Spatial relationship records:
— START —

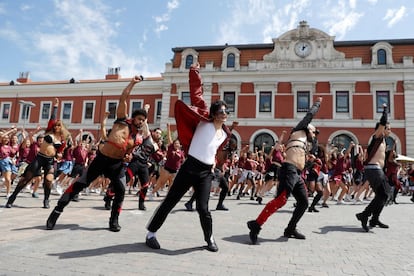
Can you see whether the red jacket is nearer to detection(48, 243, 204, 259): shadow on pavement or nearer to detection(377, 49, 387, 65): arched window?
detection(48, 243, 204, 259): shadow on pavement

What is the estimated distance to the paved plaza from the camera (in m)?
3.00

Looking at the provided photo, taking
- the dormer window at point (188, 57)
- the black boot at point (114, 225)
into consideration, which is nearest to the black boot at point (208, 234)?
the black boot at point (114, 225)

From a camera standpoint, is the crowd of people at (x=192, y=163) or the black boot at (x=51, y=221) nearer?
the crowd of people at (x=192, y=163)

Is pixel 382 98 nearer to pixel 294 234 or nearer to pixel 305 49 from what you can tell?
pixel 305 49

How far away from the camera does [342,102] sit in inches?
1020

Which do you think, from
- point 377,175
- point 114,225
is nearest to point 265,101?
point 377,175

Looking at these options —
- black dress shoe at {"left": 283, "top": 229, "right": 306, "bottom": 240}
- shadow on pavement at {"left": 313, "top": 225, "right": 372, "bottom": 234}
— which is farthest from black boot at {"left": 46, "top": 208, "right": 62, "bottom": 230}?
shadow on pavement at {"left": 313, "top": 225, "right": 372, "bottom": 234}

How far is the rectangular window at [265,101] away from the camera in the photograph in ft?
90.0

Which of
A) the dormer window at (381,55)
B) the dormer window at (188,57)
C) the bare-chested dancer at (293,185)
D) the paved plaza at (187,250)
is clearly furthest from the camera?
the dormer window at (188,57)

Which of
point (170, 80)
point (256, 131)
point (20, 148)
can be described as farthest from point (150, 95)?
point (20, 148)

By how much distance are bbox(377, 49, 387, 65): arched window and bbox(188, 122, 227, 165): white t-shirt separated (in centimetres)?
2758

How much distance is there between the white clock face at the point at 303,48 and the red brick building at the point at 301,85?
0.09 m

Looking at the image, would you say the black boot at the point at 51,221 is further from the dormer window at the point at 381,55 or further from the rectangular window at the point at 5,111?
the rectangular window at the point at 5,111

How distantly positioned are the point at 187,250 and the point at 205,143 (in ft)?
4.51
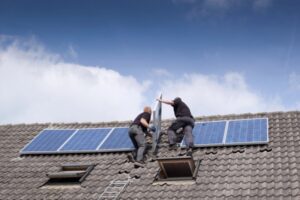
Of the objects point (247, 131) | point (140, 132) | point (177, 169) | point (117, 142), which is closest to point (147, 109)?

— END —

» **PROBLEM STATEMENT**
Transcribe the complete set of entries verbatim. No pictures belong in the copy.

» **EXERCISE SOLUTION**
Can you see whether the red jacket is nearer to detection(48, 243, 204, 259): shadow on pavement or nearer to detection(377, 49, 387, 65): arched window?
detection(48, 243, 204, 259): shadow on pavement

What is the estimated distance to the paved plaza from the camera (in m)?
3.00

Looking at the provided photo, taking
- the dormer window at point (188, 57)
- the black boot at point (114, 225)
into consideration, which is nearest to the black boot at point (208, 234)?
the black boot at point (114, 225)

From a camera standpoint, is the crowd of people at (x=192, y=163) or the black boot at (x=51, y=221) nearer?
the crowd of people at (x=192, y=163)

Is pixel 382 98 nearer to pixel 294 234 or nearer to pixel 305 49 from what you can tell?
pixel 305 49

How far away from the camera does [342,102] sit in inches?
1020

Which do you think, from
- point 377,175
- point 114,225
is nearest to point 265,101?
point 377,175

Looking at these options —
- black dress shoe at {"left": 283, "top": 229, "right": 306, "bottom": 240}
- shadow on pavement at {"left": 313, "top": 225, "right": 372, "bottom": 234}
— which is farthest from black boot at {"left": 46, "top": 208, "right": 62, "bottom": 230}?
shadow on pavement at {"left": 313, "top": 225, "right": 372, "bottom": 234}

How far is the rectangular window at [265,101] away from the camera in the photograph in ft?
90.0

Which of
A) the dormer window at (381,55)
B) the dormer window at (188,57)
C) the bare-chested dancer at (293,185)
D) the paved plaza at (187,250)
is clearly furthest from the camera?
the dormer window at (188,57)

Which of
point (170, 80)
point (256, 131)
point (20, 148)
can be described as farthest from point (150, 95)?
point (20, 148)

By how much distance are bbox(377, 49, 387, 65): arched window and bbox(188, 122, 227, 165): white t-shirt separated (in centimetres)?
2758

How much distance is there between the white clock face at the point at 303,48 and the red brick building at the point at 301,85?
0.09 m

Looking at the image, would you say the black boot at the point at 51,221 is further from the dormer window at the point at 381,55 or further from the rectangular window at the point at 5,111?
the rectangular window at the point at 5,111

How distantly positioned are the point at 187,250 and the point at 205,143 (in ft)?
4.51
Of the objects point (247, 131) | point (140, 132) | point (177, 169) | point (117, 142), which is closest to point (147, 109)?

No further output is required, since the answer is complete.